* Requirements *
Repeat every line of the data exactly, but not the pictures.

* Dataset extract *
= = = = =
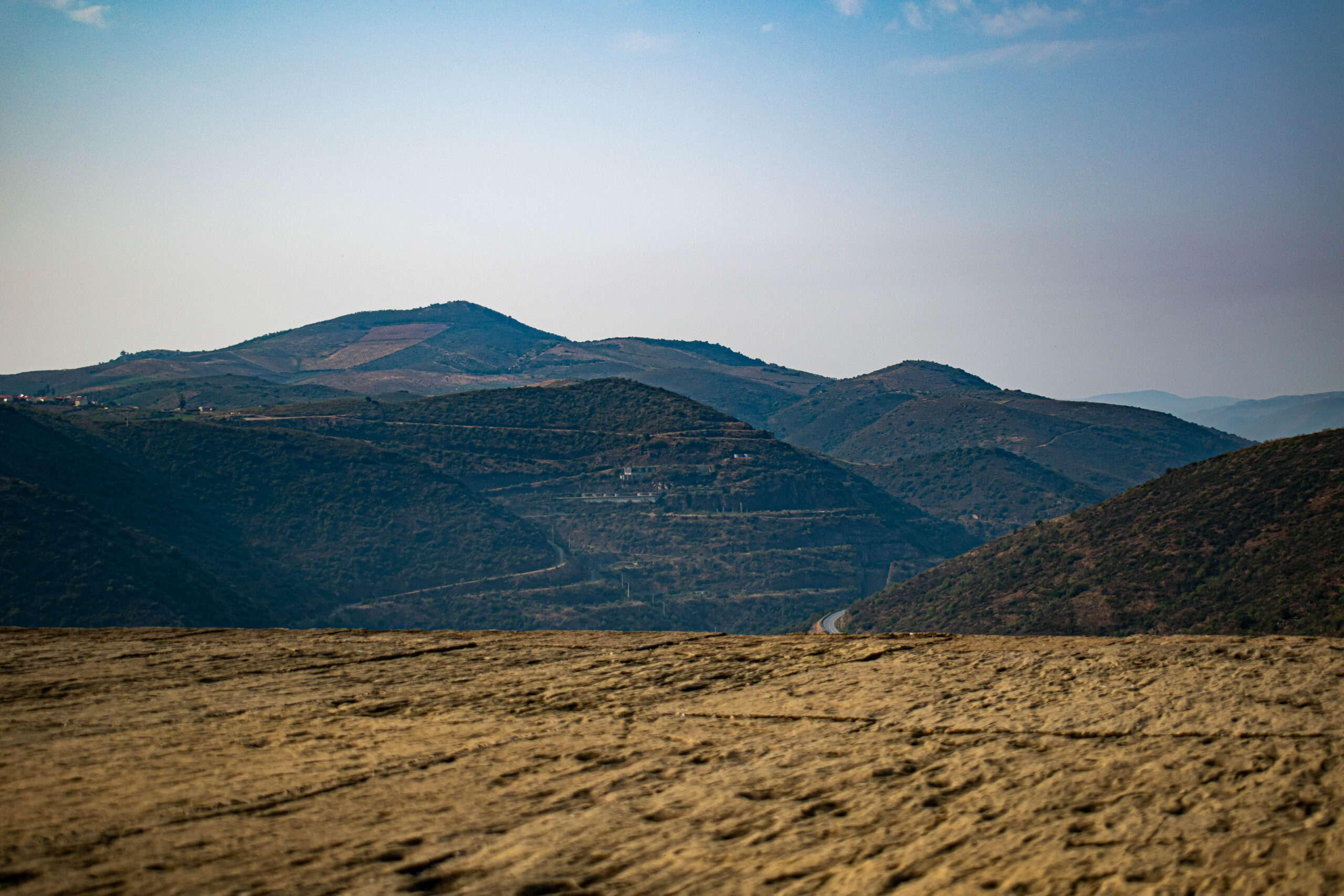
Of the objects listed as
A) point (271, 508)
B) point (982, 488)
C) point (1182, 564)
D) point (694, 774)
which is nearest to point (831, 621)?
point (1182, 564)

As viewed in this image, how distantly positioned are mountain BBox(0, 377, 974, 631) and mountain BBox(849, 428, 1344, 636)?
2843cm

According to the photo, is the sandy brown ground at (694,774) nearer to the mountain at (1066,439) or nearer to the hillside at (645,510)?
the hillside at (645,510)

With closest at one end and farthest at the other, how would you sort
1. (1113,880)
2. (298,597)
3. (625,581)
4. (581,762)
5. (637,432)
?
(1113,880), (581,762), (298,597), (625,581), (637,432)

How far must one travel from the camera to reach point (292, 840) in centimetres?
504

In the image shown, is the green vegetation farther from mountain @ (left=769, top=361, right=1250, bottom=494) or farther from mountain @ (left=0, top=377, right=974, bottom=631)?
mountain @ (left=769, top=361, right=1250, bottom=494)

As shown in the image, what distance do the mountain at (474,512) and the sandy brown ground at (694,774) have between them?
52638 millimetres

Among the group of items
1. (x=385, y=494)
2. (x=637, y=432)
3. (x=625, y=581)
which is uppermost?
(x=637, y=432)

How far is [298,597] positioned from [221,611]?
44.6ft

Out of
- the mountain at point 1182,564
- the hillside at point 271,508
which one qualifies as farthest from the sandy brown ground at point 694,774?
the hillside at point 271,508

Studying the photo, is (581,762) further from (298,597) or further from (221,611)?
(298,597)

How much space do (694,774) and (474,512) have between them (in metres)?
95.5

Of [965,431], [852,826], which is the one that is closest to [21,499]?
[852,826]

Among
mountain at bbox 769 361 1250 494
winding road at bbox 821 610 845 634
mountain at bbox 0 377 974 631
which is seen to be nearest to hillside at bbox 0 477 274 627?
= = = = =
* Expected output *
Of the objects listed as
A) point (271, 508)
B) point (982, 488)
C) point (1182, 564)
D) point (694, 774)
which is nearest to point (831, 621)?
point (1182, 564)

As viewed in this image, how distantly positioned are mountain BBox(0, 377, 974, 631) and mountain BBox(849, 428, 1344, 636)?
2843cm

According to the photo, is the sandy brown ground at (694,774) nearer to the mountain at (1066,439) or nearer to the hillside at (645,510)?
the hillside at (645,510)

With closest at one end and farthest at the other, how would you sort
1. (1113,880)
2. (298,597)
3. (625,581)
4. (581,762)
5. (637,432)
?
(1113,880), (581,762), (298,597), (625,581), (637,432)

How far must one travel from the camera to reach point (292, 840) in centimetres?
504

In the image shown, is the green vegetation farther from mountain @ (left=769, top=361, right=1250, bottom=494) or farther from mountain @ (left=0, top=377, right=974, bottom=631)?
mountain @ (left=769, top=361, right=1250, bottom=494)

As shown in the image, what distance do the mountain at (474,512) and the sandy brown ground at (694,774) have between them?
52638 millimetres

Among the group of items
1. (x=385, y=494)
2. (x=637, y=432)
3. (x=625, y=581)
which is uppermost?
(x=637, y=432)

How far is [298,597] positioned from [221,611]?
44.6ft

Out of
- the mountain at point 1182,564
- the hillside at point 271,508
which one qualifies as farthest from the sandy brown ground at point 694,774?
the hillside at point 271,508

Studying the photo, is (581,762) further from (298,597) or further from (221,611)?
(298,597)

How much space do (694,774) and (474,512) have between them (in metres)?
95.5

Of [965,431], [852,826], which is the one that is closest to [21,499]?
[852,826]

Among
mountain at bbox 769 361 1250 494
winding road at bbox 821 610 845 634
mountain at bbox 0 377 974 631
which is seen to be nearest to hillside at bbox 0 477 274 627?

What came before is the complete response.